■ WRITTEN TASK 1:
Condense the paragraph beginning "Finally, the phonetic consistency" in the text on pitch accents into a short bulleted list that keeps its main facts.
■ WRITTEN TASK 2:
Carry on the text on pitch accents from its final sentence.

■ STUDY TEXT:
----------------

Finally, the phonetic consistency of instructions is crucial for examining prosodic effects. Sedivy et al. (1999)
gave the oral instructions by reading aloud the script, pronouncing L+H* accents in the ‘Stress’ condition and H* in the ‘No stress’ condition. Since no prosodic transcriptions or acoustic analysis of the instructions were provided, it is difficult to ascertain the phonetic distinction between the two conditions. Pitch range and speech rate are highly variable within speakers, and it is not easy to consistently pronounce equivalent tunes across utterances. It is possible that some L+H* instructions of Sedivy et al. (1999)
were produced with less (or more) prominent accents than our speech materials. The present study employed careful ToBI analysis for screening the speech stimuli. Although the debate remains open over phonological distinction between L+H* and H* (Ladd and Morton, 1997
; Ladd and Schepman, 2003
), we ensured that the accentual values of our speech stimuli were phonetically distinct across conditions. Although we do not wish to devalue the importance of investigating the online processing of non-cardinal accents produced in spontaneous speech, we feel it is critical to provide phonetic and phonological analysis of experimental materials used in research on processing and intonation. Current work in our laboratory examines the production and detection of categorical boundaries across different accent types in online spontaneous dialogue comprehension.

----------------

■ DATA:
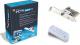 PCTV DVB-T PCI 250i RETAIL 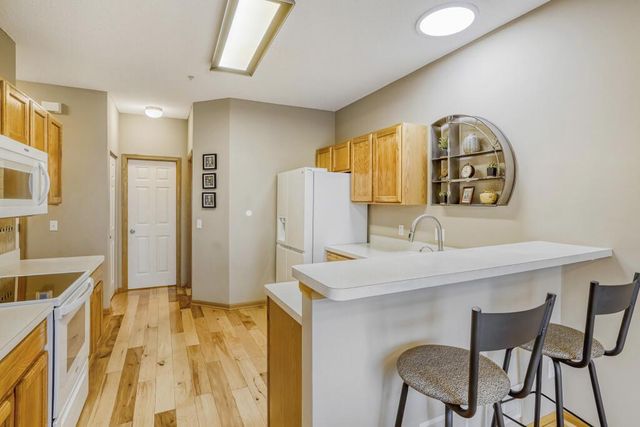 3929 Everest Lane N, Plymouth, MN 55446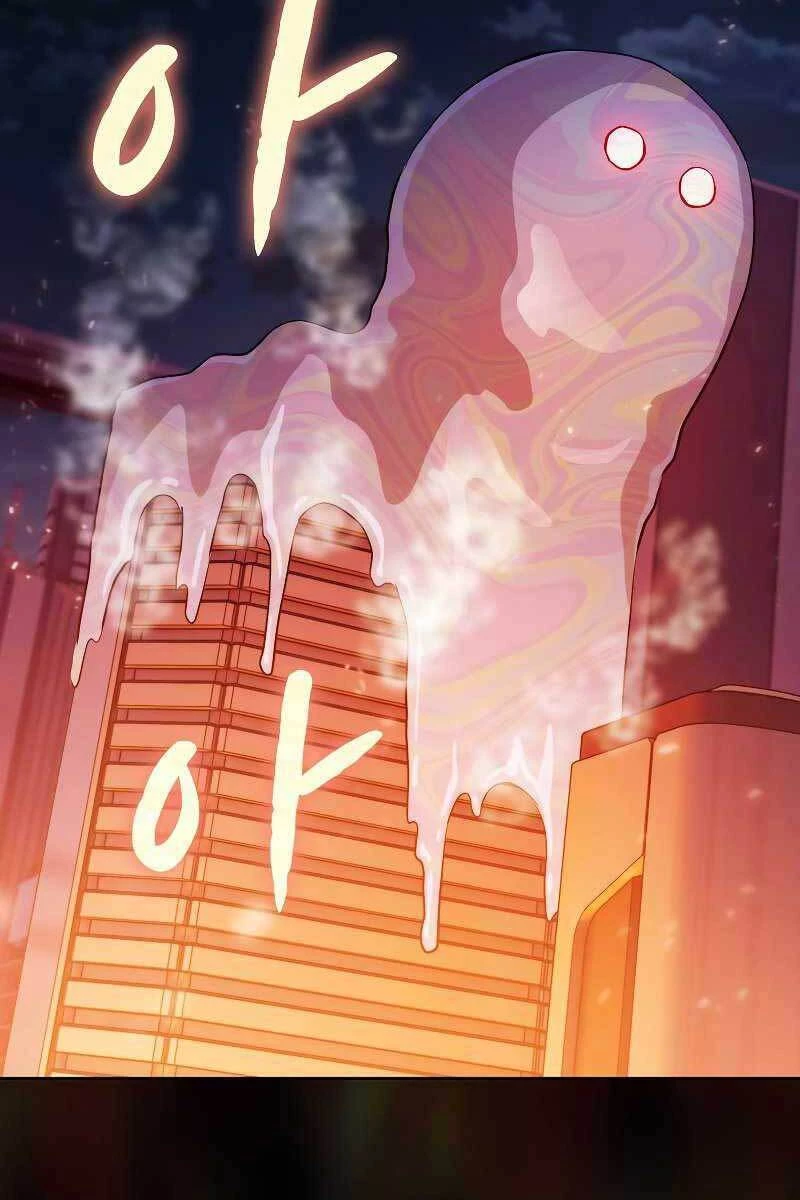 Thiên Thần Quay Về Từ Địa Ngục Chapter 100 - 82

----------------

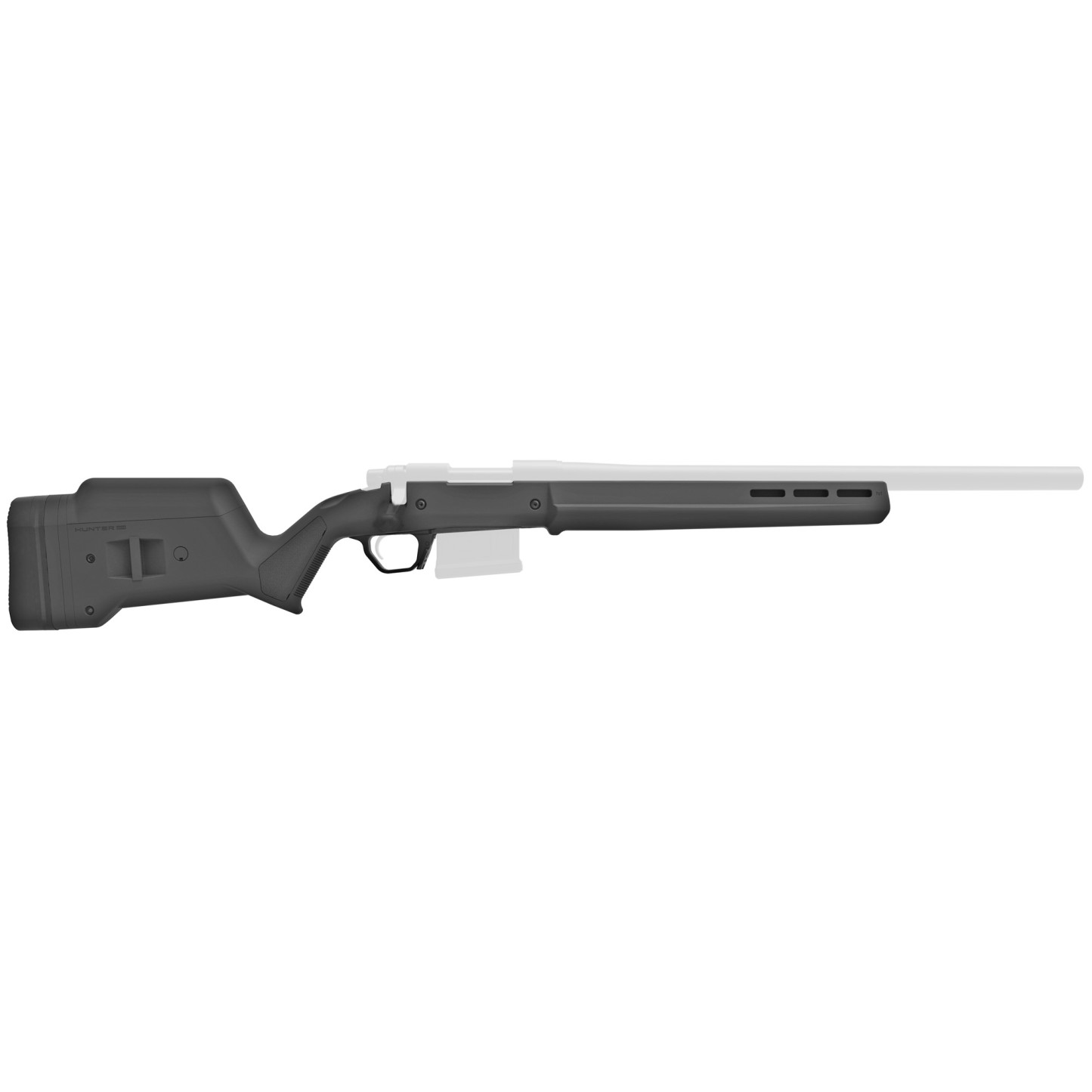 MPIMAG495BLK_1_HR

----------------

■ WRITTEN ANSWER 1:
- Phonetic consistency of instructions is crucial for examining prosodic effects.
- Sedivy et al. (1999) read the script aloud, with L+H* accents in the 'Stress' condition and H* in the 'No stress' condition. Because they gave no prosodic transcriptions or acoustic analysis, the phonetic distinction between their conditions is hard to ascertain.
- Pitch range and speech rate vary greatly within speakers, so equivalent tunes are hard to produce consistently. Some of their L+H* instructions may have been less or more prominent than this study's materials.
- The present study screened its speech stimuli with careful ToBI analysis. This ensured that accentual values were phonetically distinct across conditions, even though the phonological distinction between L+H* and H* is still debated (Ladd and Morton, 1997; Ladd and Schepman, 2003).
- The authors do not devalue research on non-cardinal accents in spontaneous speech. They hold that experimental materials in processing and intonation research need phonetic and phonological analysis.
- Their laboratory is now examining the production and detection of categorical boundaries across accent types in online spontaneous dialogue comprehension.

■ WRITTEN ANSWER 2:
The research presented here adds to a growing body of work that employs natural tasks to structure the attention and intentions of interlocutors during discourse production and comprehension. Here, we have successfully used a visual search task and head mounted eyetracking to examine the time-course of contrastive pitch accent use. We feel that the combination of such measures and tasks with careful phonetic and phonological analyses of spoken materials will lead to an accurate characterization of the use of intonation in language processing.